▶ **Instructions to follow**: Duplicate the passage of the article on Biden's China tariffs from "Tai added that" to "changed China's behavior.", keeping every word and punctuation mark unchanged.

** Opening Source document block **

Biden once slammed Trump's China tariffs. Now he's building on them: ANALYSIS
Biden’s tariffs on $18B worth of Chinese goods focus on strategic industries.
Although the Biden administration won't admit it, new tariffs on China announced Tuesday represent a major shift for President Joe Biden.
Back in 2019, Biden slammed then-President Donald Trump's move to impose tariffs on $300 billion worth of Chinese imports.
"Trump doesn't get the basics. He thinks his tariffs are being paid by China," Biden said at the time. "Any freshman econ student could tell you that the American people are paying his tariffs."
Then in 2020, while campaigning for the White House, Biden vowed to remove Trump's tariffs if elected.
Studies have shown that American consumers largely bore the brunt of those taxes.
But now, not only is Biden keeping those Trump-era tariffs in place, he actually is building on them.
It's true that Biden's new tariffs on $18 billion worth of Chinese imports are narrowly focused on a few strategic industries. At a Rose Garden event unveiling the new actions, Biden touted it as a "smart approach" to target goods such as electric vehicles, solar cells, steel, aluminum and certain medical equipment.
But he is maintaining many of the broad-based tariffs from the Trump-era that he was once highly critical of.
U.S. Trade Representative Katherine Tai was repeatedly pressed on the apparent reversal during the White House daily press briefing.
"In terms of the price that Americans paid for in the previous era, some of that -- maybe a lot of it -- was about the chaos and unpredictability that it created and the escalation that resulted," Tai said.
Tai added that in addition to looking at prices, the yearslong review of the Trump-era tariffs also investigated whether they had changed China's behavior.
"Not only have we not seen the problematic practices subsidize in some areas, we have seen them get worse. And in that light, there is actually no reason for us, no justification to relieving the tariff burdens on the trade with Beijing," she said.
Still, the National Retail Federation is calling on Biden to repeal those tariffs, arguing that "as consumers continue to battle inflation, the last thing the administration should be doing is placing additional taxes on imported products that will be paid by U.S. importers and eventually U.S. consumers."

** Closing Source document block **
** Opening Excerpted records block **

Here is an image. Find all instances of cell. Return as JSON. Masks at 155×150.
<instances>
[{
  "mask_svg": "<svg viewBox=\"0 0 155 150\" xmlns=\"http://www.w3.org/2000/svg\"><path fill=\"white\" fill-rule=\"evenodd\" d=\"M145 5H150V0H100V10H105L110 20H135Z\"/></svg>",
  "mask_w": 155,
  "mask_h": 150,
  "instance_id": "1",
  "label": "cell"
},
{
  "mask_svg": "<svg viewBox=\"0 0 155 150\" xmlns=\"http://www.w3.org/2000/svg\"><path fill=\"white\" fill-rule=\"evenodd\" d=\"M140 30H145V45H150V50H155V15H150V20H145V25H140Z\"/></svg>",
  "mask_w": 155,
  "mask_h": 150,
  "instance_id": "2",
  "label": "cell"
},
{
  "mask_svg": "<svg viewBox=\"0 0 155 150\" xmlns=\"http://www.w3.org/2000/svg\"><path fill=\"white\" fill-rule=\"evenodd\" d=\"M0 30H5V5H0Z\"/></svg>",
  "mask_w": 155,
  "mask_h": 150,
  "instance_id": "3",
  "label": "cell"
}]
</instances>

** Closing Excerpted records block **

▶ **Answer section**:
Tai added that in addition to looking at prices, the yearslong review of the Trump-era tariffs also investigated whether they had changed China's behavior.